— BEGIN Records supplied —
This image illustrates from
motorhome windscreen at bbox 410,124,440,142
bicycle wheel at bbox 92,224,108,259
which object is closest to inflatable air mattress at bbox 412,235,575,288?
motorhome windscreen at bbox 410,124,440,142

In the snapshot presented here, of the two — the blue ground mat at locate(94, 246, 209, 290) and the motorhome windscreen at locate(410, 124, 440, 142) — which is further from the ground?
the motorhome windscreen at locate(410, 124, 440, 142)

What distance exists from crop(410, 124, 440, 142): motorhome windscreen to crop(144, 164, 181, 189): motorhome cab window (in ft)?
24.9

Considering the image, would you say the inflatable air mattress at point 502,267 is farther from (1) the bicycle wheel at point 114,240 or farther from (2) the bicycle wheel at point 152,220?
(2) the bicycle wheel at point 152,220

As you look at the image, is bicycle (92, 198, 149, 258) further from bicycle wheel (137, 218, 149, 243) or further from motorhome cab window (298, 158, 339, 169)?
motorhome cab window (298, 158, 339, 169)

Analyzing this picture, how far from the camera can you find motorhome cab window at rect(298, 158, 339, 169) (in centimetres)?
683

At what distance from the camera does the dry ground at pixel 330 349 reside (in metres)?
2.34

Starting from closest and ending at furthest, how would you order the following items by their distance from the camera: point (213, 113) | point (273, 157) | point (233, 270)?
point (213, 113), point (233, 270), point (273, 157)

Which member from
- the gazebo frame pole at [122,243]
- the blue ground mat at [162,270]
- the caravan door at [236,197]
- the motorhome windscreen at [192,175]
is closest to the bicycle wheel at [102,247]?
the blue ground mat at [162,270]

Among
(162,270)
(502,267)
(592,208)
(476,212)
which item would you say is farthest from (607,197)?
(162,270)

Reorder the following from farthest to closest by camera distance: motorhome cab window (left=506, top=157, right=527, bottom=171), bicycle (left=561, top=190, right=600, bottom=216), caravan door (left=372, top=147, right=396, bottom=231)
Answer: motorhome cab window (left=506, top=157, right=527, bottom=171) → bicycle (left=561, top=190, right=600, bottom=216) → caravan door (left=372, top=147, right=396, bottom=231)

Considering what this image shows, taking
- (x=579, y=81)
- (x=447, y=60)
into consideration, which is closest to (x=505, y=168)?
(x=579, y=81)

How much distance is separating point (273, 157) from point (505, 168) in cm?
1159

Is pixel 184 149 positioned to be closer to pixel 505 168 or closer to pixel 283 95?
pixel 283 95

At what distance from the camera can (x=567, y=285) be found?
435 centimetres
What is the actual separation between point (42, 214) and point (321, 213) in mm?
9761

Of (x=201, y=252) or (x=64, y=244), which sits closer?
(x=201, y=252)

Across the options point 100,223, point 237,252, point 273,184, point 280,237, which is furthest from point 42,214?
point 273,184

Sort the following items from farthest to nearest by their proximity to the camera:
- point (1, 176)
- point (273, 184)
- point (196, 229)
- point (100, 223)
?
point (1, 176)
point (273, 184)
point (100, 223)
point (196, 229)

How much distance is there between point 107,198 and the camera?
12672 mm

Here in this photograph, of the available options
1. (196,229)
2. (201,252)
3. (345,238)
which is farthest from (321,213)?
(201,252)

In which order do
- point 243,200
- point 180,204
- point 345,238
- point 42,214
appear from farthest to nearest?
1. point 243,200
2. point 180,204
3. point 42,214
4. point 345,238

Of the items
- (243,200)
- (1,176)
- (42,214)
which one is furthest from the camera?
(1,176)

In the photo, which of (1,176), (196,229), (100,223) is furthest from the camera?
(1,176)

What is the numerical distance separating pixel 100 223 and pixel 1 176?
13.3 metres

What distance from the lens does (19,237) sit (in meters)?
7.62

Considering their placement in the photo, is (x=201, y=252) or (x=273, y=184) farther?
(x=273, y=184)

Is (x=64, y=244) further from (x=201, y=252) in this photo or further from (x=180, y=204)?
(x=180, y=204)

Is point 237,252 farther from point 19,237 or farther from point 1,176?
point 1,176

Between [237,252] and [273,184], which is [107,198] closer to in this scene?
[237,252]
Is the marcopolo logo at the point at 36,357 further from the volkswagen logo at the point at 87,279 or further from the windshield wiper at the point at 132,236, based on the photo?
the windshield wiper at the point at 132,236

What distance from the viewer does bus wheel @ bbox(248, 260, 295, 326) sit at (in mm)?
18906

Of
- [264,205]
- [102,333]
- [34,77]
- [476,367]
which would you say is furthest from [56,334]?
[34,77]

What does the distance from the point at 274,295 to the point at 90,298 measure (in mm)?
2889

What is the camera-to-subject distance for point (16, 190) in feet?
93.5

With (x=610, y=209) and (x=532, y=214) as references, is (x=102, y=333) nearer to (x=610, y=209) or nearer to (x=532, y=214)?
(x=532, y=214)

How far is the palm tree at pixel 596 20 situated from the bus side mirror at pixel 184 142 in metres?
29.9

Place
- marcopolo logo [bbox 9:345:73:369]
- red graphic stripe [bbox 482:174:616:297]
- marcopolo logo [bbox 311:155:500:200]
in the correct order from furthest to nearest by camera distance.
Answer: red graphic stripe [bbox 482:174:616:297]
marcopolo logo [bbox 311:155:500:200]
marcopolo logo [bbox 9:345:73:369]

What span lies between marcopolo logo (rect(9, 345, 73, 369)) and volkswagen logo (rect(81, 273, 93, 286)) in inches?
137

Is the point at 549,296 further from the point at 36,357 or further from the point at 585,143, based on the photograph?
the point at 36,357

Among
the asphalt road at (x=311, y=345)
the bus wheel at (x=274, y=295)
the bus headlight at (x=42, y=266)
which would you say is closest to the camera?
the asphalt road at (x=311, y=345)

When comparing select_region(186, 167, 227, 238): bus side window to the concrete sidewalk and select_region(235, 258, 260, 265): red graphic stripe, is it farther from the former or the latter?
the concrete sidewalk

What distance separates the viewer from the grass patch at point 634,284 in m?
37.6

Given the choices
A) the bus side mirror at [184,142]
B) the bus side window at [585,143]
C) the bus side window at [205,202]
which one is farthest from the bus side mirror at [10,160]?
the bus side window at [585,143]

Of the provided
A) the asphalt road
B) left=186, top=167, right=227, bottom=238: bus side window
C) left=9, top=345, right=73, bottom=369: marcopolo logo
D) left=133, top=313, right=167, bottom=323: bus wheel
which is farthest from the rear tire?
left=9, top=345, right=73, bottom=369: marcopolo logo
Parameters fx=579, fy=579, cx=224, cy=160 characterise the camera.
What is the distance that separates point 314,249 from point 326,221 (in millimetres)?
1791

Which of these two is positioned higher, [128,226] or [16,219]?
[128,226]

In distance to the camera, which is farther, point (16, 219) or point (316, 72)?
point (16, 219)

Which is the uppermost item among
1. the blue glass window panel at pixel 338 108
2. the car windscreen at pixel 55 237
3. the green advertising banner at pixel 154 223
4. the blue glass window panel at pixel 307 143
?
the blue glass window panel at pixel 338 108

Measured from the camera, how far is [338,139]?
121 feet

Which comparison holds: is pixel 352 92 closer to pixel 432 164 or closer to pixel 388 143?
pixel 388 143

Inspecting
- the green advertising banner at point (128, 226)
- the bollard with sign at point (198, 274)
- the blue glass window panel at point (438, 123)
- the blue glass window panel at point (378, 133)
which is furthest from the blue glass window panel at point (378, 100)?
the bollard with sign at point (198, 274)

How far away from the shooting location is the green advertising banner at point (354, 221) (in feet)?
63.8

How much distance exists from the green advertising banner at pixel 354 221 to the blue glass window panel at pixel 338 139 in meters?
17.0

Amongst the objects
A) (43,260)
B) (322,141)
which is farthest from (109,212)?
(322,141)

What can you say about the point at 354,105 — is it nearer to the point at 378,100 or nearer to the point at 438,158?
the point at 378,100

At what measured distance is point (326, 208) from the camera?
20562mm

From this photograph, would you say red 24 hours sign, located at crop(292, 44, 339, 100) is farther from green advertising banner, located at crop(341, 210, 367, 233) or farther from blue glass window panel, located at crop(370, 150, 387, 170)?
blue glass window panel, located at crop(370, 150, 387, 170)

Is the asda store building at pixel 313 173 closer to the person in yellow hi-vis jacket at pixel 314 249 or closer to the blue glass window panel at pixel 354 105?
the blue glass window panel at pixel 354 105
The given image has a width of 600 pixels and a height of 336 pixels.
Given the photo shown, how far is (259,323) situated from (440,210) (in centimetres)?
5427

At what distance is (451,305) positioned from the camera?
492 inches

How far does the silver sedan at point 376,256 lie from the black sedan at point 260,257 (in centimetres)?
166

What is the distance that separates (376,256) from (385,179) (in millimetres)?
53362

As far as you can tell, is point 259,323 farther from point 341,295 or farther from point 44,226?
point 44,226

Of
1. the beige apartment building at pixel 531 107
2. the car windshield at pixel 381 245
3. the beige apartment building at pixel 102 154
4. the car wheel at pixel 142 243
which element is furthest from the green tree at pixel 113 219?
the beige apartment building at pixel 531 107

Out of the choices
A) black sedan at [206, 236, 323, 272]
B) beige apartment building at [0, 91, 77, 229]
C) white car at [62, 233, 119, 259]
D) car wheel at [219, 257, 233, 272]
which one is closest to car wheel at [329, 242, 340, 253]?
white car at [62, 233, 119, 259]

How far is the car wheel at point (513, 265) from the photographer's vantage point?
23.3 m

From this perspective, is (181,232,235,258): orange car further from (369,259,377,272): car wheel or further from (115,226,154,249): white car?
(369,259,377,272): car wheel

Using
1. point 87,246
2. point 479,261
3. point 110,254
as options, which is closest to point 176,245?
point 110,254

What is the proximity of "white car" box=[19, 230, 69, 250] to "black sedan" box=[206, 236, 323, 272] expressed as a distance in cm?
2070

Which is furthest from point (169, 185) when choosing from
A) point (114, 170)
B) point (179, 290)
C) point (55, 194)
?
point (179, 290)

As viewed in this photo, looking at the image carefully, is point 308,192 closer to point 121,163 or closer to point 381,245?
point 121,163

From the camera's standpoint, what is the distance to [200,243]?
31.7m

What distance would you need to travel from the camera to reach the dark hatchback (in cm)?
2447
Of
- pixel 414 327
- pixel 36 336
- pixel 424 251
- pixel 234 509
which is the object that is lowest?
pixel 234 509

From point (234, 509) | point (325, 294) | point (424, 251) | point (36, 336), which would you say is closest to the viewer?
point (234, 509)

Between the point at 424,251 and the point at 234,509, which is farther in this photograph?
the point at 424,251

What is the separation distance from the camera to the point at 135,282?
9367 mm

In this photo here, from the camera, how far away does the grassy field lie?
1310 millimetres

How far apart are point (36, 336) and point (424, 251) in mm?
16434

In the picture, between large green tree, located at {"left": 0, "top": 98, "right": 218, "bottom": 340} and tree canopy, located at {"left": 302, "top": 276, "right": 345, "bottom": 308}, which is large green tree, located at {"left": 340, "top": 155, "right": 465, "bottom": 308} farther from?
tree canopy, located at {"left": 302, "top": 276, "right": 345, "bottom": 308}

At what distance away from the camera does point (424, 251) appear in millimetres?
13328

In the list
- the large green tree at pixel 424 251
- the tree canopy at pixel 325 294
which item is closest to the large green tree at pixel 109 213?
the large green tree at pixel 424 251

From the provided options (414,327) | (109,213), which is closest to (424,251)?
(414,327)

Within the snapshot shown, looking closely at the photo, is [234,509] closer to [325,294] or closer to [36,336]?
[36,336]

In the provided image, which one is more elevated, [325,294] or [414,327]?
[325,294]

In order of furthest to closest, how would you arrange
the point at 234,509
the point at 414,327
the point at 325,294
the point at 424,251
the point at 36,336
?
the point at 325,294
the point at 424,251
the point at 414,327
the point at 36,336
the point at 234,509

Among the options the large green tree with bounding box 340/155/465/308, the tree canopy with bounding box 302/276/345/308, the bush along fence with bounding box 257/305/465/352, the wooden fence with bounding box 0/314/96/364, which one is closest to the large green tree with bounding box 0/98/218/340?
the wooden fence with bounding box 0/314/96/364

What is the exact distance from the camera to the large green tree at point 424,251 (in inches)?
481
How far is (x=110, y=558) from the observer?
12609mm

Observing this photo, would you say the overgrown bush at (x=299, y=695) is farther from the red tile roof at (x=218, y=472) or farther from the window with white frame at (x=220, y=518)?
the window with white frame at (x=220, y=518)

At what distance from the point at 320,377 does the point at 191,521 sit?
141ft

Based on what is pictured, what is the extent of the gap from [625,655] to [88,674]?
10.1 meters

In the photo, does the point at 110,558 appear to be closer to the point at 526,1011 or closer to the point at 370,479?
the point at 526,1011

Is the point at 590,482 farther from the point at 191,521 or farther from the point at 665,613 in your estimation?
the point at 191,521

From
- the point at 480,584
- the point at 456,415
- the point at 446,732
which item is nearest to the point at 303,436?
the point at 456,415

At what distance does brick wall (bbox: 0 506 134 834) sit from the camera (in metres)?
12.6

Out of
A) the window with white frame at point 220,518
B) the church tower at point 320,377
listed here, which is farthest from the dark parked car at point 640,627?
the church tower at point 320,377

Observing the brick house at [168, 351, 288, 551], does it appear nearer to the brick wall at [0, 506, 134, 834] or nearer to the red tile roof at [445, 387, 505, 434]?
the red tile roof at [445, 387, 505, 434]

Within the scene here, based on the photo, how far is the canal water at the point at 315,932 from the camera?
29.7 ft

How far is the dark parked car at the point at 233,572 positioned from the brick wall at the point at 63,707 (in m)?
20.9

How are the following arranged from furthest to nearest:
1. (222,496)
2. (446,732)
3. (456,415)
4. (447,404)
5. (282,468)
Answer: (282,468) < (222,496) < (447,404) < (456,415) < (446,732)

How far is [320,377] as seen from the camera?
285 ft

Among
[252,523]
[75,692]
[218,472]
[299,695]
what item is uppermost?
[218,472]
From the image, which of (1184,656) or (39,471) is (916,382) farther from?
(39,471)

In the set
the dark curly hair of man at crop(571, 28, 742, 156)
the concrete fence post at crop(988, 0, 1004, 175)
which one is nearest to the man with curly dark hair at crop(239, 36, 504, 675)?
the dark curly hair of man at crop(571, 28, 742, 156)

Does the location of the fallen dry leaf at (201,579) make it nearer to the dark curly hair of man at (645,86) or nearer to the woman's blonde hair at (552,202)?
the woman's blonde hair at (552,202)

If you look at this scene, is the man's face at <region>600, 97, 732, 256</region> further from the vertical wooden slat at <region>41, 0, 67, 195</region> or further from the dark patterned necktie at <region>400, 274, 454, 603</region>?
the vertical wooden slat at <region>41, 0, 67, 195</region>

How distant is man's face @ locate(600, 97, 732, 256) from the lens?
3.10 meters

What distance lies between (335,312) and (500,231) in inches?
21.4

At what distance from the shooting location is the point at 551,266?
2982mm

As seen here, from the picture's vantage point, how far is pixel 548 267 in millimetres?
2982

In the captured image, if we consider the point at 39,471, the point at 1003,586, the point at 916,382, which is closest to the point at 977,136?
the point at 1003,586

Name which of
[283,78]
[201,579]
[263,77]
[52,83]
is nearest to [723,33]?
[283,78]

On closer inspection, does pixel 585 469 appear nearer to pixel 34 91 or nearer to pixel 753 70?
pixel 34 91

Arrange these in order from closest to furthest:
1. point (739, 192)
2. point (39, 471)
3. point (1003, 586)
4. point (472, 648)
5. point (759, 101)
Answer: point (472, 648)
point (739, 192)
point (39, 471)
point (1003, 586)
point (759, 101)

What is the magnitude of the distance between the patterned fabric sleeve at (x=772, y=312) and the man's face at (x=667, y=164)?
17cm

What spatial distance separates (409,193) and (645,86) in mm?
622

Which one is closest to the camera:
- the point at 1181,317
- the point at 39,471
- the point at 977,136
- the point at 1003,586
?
— END Records supplied —
Copy exactly the lines of the listing above, beginning at the line with "On closer inspection, does" and ending at its final line; write out nothing else.

> [Task answer]:
On closer inspection, does pixel 585 469 appear nearer to pixel 34 91 or nearer to pixel 753 70?
pixel 34 91

Arrange these in order from closest to furthest:
1. point (739, 192)
2. point (39, 471)
3. point (1003, 586)
4. point (472, 648)
5. point (759, 101)
Answer: point (472, 648)
point (739, 192)
point (39, 471)
point (1003, 586)
point (759, 101)

What is the magnitude of the distance between the patterned fabric sleeve at (x=772, y=312) and the man's face at (x=667, y=164)?
17cm

What spatial distance separates (409,193) and (645,86) in mm?
622

Which one is closest to the camera:
- the point at 1181,317
- the point at 39,471
- the point at 977,136
- the point at 1003,586
?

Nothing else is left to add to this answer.